O raciocínio básico por trás de toda estratégia empresarial envolve a tomada de decisões sobre atividades e recursos que precisam ser alocados para alcançar resultados e, ao mesmo tempo, garantir a sustentação do negócio no curto e longo prazos. Para esse intento, podemos identificar duas grandes categorias distintas de atividades sobre as quais pesam nossas decisões: o aproveitamento máximo das capacidades atuais (to exploit) e a exploração de novas possibilidades (to explore). A sustentabilidade da empresa depende do desenvolvimento de suas capacidades dinâmicas para tornar-se mais eficaz e eficiente ao executar seu modelo de negócio atual e, ao mesmo tempo, reconfigurar seu modelo em resposta à mudanças no ambiente de negócio. Essas duas formas distintas de agir e pensar sobre o modelo de negócio caracterizam a ambidestria.

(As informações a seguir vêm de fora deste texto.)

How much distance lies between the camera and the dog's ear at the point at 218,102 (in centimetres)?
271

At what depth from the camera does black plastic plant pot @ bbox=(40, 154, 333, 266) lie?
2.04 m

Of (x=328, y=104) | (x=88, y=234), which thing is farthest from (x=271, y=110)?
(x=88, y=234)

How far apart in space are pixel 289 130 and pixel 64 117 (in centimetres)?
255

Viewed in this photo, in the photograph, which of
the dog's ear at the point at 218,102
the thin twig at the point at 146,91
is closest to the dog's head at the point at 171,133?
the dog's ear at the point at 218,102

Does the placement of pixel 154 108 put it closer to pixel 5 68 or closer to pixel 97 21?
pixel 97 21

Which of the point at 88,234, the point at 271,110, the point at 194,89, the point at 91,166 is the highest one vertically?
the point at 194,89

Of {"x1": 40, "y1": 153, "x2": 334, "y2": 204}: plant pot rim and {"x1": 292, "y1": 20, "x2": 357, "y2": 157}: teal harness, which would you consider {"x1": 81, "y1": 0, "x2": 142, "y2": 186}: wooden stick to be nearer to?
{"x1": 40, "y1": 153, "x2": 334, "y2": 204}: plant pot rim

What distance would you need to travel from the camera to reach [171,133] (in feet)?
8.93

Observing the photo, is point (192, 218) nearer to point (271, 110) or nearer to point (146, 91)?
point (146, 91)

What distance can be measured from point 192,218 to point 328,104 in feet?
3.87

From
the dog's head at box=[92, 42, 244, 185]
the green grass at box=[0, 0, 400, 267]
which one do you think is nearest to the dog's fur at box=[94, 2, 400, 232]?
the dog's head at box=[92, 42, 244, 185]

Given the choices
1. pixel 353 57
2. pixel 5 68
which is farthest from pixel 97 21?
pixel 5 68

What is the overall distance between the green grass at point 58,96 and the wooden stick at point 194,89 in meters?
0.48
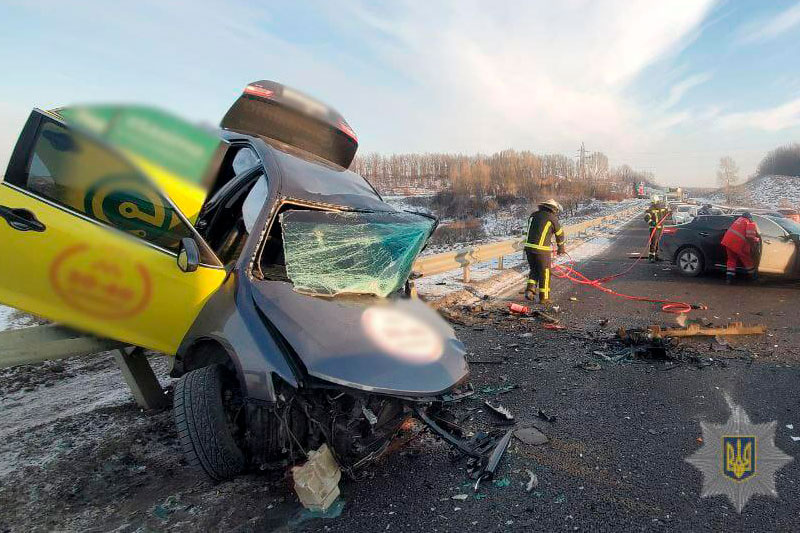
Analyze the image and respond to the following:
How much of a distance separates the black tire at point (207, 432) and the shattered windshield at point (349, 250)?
30.9 inches

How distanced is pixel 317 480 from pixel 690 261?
930 centimetres

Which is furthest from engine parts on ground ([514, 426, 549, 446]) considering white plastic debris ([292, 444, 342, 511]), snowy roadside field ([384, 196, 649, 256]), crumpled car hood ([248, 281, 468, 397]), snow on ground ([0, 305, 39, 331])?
snow on ground ([0, 305, 39, 331])

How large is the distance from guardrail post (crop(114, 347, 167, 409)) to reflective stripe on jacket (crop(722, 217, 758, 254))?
30.7 feet

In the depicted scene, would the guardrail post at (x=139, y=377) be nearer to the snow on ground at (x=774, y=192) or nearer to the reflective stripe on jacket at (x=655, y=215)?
the reflective stripe on jacket at (x=655, y=215)

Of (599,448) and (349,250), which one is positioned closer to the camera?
(599,448)

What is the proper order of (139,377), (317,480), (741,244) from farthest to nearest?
(741,244)
(139,377)
(317,480)

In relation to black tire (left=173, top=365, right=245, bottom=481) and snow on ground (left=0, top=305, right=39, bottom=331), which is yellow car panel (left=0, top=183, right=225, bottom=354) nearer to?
black tire (left=173, top=365, right=245, bottom=481)

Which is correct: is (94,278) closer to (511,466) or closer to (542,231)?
(511,466)

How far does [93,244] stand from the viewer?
268 centimetres

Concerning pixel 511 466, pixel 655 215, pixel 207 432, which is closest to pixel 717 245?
pixel 655 215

Para uma empresa garantir sua longevidade ela precisa aproveitar todas as oportunidades disponíveis em seu negócio atual, e ao mesmo tempo explorar novas oportunidades que tragam novas linhas de receita. A longevidade das empresas que têm sucesso nessa missão é explicada por sua capacidade de constantemente adaptar-se às mudanças do ambiente. A famosa frase de Charles Darwin sobre a origem das espécies, também pode ser usada para as empresas longevas: “Não é o mais forte que sobrevive. Nem o mais inteligente. Mas o que melhor se adapta às mudanças”.

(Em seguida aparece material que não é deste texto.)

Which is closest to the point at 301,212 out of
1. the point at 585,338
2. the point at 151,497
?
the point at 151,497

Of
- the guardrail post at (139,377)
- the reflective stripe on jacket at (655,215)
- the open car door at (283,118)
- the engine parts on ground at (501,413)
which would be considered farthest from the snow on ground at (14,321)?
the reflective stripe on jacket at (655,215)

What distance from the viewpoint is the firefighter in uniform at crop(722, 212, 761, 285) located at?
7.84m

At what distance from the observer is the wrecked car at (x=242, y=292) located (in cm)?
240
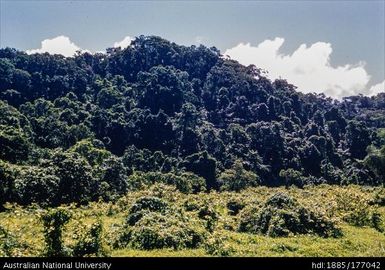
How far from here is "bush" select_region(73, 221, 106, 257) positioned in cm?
1329

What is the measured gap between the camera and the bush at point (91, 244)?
1329 cm

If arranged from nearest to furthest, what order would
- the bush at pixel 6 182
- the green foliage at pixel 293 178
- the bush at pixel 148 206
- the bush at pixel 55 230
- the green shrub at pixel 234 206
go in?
the bush at pixel 55 230
the bush at pixel 148 206
the green shrub at pixel 234 206
the bush at pixel 6 182
the green foliage at pixel 293 178

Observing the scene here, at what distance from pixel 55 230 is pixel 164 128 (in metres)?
59.0

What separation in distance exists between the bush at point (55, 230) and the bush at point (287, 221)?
391 inches

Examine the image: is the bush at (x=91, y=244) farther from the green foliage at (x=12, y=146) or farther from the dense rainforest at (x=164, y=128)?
the green foliage at (x=12, y=146)

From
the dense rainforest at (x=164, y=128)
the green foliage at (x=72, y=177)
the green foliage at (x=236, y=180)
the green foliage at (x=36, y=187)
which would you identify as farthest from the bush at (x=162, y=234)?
the green foliage at (x=236, y=180)

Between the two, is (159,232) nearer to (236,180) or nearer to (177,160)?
(236,180)

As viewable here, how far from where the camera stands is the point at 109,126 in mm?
69250

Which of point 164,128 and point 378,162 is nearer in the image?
point 378,162

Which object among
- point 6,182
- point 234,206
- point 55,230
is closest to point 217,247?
point 55,230

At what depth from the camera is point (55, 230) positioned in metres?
12.9

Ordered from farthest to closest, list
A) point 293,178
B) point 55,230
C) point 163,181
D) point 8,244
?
1. point 293,178
2. point 163,181
3. point 55,230
4. point 8,244

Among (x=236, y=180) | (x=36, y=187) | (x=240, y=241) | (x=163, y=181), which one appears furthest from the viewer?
(x=236, y=180)

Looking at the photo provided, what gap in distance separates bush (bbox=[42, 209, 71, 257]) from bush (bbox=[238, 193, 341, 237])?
9.94m
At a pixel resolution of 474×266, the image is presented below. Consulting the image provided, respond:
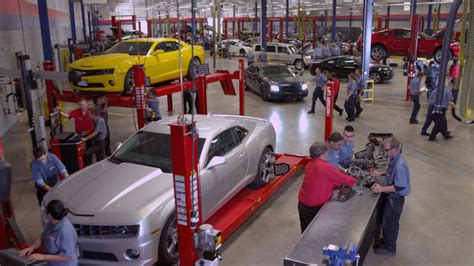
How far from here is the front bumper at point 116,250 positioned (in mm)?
4402

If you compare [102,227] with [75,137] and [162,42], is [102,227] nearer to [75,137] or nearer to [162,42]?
[75,137]

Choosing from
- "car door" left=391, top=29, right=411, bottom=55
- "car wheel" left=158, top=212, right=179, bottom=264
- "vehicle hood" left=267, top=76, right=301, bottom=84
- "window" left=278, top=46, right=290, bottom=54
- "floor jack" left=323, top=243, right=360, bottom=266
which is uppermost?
"car door" left=391, top=29, right=411, bottom=55

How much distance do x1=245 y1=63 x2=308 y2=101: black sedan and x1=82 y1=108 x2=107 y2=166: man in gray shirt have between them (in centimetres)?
808

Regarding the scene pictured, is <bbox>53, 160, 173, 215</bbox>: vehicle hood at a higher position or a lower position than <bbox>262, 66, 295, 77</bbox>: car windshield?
lower

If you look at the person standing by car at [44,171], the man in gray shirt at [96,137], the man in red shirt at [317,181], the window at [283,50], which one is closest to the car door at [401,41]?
the window at [283,50]

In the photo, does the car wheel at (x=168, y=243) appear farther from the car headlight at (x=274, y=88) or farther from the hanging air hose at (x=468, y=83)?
the car headlight at (x=274, y=88)

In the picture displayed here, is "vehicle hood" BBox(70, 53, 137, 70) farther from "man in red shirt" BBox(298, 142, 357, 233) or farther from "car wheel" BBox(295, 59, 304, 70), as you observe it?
"car wheel" BBox(295, 59, 304, 70)

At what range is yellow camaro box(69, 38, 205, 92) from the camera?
9.44 metres

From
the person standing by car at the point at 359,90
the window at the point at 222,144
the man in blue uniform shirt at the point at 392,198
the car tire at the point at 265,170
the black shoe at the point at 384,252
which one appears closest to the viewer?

O sucesso do modelo de negócio de uma empresa acaba por dificultar a exploração de novas tecnologias e mercados na medida que estas novas estratégias não se encaixam no que o Professor Clayton Christensen chamou de ‘fórmula de resultado’. Os tomadores de decisão alocam seus recursos em processos de negócios que geram os resultados da empresa. Esses resultados são medidos em termos de taxa interna de retorno (TIR), lucratividade, participação de mercado, valor das ações, entre outros. Quando os tomadores de decisão avaliam uma nova tecnologia, um novo mercado ou mesmo um novo modelo de negócio, comparam os resultados desse novo projeto utilizando a mesma régua do negócio atual e, invariavelmente, dificultam a adoção dessas novas iniciativas. Essa é a principal razão para que seja muito mais difícil para uma empresa estabelecida gerar sua própria disrupção.

A dissonância cognitiva, que surge na mente dos tomadores de decisão, é justamente o que deu nome ao famoso livro do Professor Christensen (2016): “O dilema do inovador”. Uma postura ambidestra, que aproveite as oportunidades do modelo atual e explore as novas possibilidades disponíveis, é a grande solução para esse dilema.

Buscando respostas para esse dilema, a consultoria McKinsey (2019) desenvolveu o “Modelo dos 3 Horizontes”, sugerindo que a empresa administre seus projetos dentro de três diferentes prazos: atual, emergente e futuro, e assim busque equilibrar oportunidades de curto, médio e longo prazos. Nessa mesma linha, Osterwalder e Pigneur (2019) propõem um mapa para alinhar as estratégias de aproveitamento e exploração.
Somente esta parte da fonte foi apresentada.